3. Make Payment Easier
We are quickly on the road to being a cash-free society, and QR Codes are making spending easier than ever. It is estimated that by 2025 more than 30% of all transactions will use QR Codes to complete payment. This a great way to facilitate APP-to-APP payment (from customer bank to your payment platform) and reduces the time and resources needed to manage in-person cash payments. Having a bespoke payment QR Code is especially handy if your food business is cloud kitchen or delivery based.
4. Promotion or Contest
A QR Code is a great place to create buzz and connect promotional deals, sales, and other special offers that activate when a customer scans the QR code. In addition, your food business can receive valuable analytics about your consumers.
5. Call To Action
You want visitors to your website or those who view your marketing materials to convert to loyal customers, so why not use QR codes as a call to action? This is the perfect opportunity to link them to a ‘call us’ or ‘email us message so that people can instantly get in touch. This is also a great opportunity to link people to ‘how it’s made’ videos or direct them to social media.
QR Code Resources
There are many free QR code generators online that are easy to use and customize. The fee-free versions sometimes come with a watermark, but they are often discreet.
There are also paid versions that will allow bespoke customizations such as shape, color, and look. These versions can have a yearly fee but will provide the option for you to add your own logo and have access to analytics. Finally, a paid QR code will get you an added layer of contactual security. There is some risk associated with not having total control over where your QR code is directed and a paid version insures against this risk.

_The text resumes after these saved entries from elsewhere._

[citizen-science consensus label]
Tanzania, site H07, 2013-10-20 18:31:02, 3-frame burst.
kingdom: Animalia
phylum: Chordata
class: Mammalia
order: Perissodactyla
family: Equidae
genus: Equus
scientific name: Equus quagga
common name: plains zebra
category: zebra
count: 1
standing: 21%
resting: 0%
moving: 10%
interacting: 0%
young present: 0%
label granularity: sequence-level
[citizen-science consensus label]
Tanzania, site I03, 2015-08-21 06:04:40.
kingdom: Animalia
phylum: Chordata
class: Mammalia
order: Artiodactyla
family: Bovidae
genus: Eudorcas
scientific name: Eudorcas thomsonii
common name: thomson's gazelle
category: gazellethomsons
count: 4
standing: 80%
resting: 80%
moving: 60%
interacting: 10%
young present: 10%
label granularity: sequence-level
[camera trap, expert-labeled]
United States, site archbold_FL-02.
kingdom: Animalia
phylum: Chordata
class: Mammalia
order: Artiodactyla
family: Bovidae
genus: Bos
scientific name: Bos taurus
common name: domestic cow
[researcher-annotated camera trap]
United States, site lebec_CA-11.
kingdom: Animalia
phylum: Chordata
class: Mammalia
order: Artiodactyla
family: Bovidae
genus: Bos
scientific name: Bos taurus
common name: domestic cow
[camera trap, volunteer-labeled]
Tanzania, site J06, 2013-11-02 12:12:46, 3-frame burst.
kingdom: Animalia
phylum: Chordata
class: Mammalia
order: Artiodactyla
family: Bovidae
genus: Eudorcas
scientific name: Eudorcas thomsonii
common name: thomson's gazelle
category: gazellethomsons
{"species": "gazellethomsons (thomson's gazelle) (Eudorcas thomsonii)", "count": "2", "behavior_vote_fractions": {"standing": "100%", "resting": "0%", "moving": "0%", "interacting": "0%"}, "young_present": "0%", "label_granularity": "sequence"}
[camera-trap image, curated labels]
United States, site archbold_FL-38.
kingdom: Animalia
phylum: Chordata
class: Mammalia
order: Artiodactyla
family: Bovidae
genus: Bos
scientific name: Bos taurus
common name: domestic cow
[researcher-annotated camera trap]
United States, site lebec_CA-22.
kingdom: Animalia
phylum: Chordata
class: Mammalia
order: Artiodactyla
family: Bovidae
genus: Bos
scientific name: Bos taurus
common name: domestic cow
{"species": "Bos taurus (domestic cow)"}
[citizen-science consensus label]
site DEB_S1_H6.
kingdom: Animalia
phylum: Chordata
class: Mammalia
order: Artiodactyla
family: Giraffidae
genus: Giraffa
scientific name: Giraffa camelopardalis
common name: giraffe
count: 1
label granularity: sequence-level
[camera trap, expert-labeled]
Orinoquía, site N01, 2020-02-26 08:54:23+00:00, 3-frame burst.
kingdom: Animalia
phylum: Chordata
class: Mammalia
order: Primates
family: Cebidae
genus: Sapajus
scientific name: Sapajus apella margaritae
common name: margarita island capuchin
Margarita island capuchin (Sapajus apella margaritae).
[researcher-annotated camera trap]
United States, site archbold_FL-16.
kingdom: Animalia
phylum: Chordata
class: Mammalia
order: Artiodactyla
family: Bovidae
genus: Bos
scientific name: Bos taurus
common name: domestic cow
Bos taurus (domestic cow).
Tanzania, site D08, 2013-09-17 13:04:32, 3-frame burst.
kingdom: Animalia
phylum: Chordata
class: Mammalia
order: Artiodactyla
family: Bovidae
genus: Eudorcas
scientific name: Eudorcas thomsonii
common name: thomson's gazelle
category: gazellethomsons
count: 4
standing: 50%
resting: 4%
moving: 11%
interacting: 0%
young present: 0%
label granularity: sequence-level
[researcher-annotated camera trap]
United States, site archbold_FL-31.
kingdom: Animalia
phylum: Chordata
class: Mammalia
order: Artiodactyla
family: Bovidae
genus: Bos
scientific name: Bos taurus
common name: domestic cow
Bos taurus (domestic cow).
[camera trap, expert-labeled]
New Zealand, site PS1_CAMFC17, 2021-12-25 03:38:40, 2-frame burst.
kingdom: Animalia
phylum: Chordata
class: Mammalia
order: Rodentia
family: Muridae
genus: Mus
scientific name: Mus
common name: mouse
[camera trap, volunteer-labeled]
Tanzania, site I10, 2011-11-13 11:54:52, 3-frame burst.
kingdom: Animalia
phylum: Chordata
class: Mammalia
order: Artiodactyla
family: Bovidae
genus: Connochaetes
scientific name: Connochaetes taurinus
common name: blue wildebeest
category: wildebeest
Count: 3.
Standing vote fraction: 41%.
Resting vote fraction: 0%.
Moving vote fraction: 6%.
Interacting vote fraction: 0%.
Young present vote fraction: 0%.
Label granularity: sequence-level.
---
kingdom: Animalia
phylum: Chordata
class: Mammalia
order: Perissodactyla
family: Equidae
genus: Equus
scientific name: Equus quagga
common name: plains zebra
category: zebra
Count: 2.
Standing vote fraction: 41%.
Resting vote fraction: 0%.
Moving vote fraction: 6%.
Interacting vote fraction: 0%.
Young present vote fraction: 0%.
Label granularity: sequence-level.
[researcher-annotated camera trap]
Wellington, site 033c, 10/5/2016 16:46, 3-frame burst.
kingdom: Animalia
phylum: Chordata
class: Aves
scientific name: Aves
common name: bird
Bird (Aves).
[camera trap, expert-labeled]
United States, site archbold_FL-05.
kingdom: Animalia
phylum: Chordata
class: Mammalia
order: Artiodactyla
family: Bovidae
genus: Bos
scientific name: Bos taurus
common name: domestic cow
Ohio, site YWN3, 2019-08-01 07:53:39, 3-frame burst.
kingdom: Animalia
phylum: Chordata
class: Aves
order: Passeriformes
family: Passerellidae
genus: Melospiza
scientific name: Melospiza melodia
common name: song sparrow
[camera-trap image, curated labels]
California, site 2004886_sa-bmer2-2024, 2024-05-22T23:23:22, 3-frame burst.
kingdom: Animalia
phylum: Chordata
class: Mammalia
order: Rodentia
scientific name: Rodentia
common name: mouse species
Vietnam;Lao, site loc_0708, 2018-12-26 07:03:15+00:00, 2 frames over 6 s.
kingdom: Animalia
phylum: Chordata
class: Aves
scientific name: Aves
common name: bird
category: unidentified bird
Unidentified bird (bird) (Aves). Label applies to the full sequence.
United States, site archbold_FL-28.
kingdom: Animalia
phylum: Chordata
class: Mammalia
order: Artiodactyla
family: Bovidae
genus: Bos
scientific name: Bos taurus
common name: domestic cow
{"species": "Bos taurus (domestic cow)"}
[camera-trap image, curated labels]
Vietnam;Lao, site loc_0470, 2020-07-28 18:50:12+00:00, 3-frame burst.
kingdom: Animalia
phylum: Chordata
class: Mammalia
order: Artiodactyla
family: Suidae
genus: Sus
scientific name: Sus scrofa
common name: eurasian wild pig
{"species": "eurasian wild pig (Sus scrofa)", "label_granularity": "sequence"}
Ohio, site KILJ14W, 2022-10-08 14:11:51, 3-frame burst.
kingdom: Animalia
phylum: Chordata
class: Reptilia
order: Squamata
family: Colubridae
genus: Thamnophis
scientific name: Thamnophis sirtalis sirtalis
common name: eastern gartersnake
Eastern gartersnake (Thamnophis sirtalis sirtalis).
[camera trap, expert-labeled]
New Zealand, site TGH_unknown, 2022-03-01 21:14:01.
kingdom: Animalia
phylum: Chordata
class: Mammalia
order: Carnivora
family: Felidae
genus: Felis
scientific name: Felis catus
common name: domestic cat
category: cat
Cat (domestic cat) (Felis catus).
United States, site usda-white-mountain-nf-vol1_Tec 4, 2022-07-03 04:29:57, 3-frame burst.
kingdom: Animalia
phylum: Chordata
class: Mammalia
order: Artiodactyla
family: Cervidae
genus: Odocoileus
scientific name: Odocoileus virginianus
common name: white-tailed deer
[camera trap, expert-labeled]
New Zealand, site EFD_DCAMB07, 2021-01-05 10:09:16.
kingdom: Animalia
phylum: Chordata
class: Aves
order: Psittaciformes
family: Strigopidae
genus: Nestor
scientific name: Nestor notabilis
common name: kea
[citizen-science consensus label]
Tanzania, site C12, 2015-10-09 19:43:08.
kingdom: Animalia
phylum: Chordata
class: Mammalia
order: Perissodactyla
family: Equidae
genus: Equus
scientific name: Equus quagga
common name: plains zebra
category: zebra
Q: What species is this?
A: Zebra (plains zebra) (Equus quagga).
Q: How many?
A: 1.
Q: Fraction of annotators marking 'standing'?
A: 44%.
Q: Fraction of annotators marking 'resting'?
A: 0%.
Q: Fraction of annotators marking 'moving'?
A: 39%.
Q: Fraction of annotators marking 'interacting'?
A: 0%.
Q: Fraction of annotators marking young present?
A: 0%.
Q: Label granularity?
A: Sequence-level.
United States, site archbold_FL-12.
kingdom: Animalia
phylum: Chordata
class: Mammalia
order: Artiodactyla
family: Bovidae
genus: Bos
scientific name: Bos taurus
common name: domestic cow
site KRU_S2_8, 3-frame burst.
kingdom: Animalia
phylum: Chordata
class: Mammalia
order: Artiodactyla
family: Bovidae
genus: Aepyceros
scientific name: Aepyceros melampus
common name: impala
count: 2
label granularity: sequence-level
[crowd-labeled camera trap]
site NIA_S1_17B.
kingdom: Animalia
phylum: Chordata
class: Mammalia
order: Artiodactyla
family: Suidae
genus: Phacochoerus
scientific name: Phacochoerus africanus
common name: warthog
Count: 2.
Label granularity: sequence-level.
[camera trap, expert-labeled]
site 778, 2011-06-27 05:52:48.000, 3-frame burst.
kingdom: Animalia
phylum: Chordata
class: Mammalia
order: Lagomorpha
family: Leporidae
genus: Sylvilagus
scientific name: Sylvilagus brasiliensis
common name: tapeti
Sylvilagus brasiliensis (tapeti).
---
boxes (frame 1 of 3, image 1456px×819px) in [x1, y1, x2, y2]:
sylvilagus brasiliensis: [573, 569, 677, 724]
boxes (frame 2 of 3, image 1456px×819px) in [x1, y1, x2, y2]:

Here are a few great resources to generate a QR Code.
Sprout QR
Sprout QR is a paid service (starting at $10/month) that will protect your data and your links. They also offer customer service and professional design.
BeaconStac
BeaconStac offers both free and paid versions of QR code generation services. They offer a deep dive into analytics that will tell you who is scanning and when. Paid versions start at $5/month.
QR Code Monkey
Qr Code Monkey is one of the most popular free QR Code generators. For a free version, it is highly customizable with areas to change the look, color, and logo placement of your unique QR code. With the paid version, you can add folders and a customizable analytics dashboard.
Scanova
Scanova is one of the most comprehensive QR code services available. You can generate QR codes that can link to websites, PDFs, or even geolocations to optimize their use in your business. In addition, Scanova will allow you to create a basic mobile landing page.